All of the material below is to be returned exactly.

☆ ☆ ☆

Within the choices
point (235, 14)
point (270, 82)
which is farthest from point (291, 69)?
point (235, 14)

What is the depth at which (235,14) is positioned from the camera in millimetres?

☆ ☆ ☆

**TASK OUTPUT**
Within the choices
point (235, 14)
point (270, 82)
which is farthest from point (291, 69)?
point (235, 14)

What is the depth at which (235,14) is positioned from the camera in millimetres?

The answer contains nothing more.